▸ INSTRUCTIONS:
A. Check each statement against the section on the contention covert channel and answer yes or no, quoting the words from the section that decide it.
(i) The attack is built on contention on the ring bus connecting the CPU and GPU to the LLC.
(ii) Contention can only arise when components directly share a stateful structure such as the LLC.
(iii) When the CPU and GPU both generate traffic to the LLC, each sees lower delays than when only one of them does.
B. List every abbreviation used in the section on the contention covert channel.
C. Continue the section on the contention covert channel, picking up after its final sentence.

▸ PAGE:
— START —

IV Contention Covert Channel

Even with absent direct sharing of stateful microarchitectural components (such as the LLC), contention may arise when the two components share a bandwidth or capacity limited microarchitectural structure such as buses or ports. In such situations, measurable contention can also be achieved if the two processes running on the two components access the same structure concurrently (observing slow downs). Although there are likely to be a number of such shared contention domains on our system, we implement an attack based on contention on the ring bus connecting the CPU and GPU to the LLC. Specifically, when both the CPU and GPU generate traffic to the LLC, they each observe delays higher than when only one of them does, providing a way to communicate two states by either creating contention or not.

— END —

▸ COLLECTED DATA:
— START —

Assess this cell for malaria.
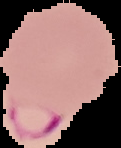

— END —

▸ REPLIES:
A.
(i) Yes: "we implement an attack based on contention on the ring bus connecting the CPU and GPU to the LLC"
(ii) No: "Even with absent direct sharing of stateful microarchitectural components (such as the LLC), contention may arise"
(iii) No: "they each observe delays higher than when only one of them does"

B. LLC, CPU, GPU

C.
Since contention relates to concurrent use of the shared resource, it requires accurate synchronization between the two sides, which is challenging in the presence of the clock frequency disparity between CPU and GPU. The CPU runs at 4x the speed of the GPU and the data access delay cannot be observed if the GPU data access is lower than a limit. Through our systematic study, we identified the parameters that contribute in creating a robust contention based channel with low error rate and high bandwidth. We also devised a parameter that controls the frequency disparity between the computational resources. We describe the attack in more detail in the remainder of this section.

Attack Overview: The attack creates contention on the ring bus between the CPU and GPU used to access the LLC. During the attack, the CPU and GPU generate addresses chosen from their own pre-allocated memory buffers. The CPU and GPU buffers are chosen to map to different LLC sets to avoid LLC conflicts distorting the contention signal. With the two processes accessing disjoint sets in the cache, the contention occurs strictly on the shared resources leading to the LLC.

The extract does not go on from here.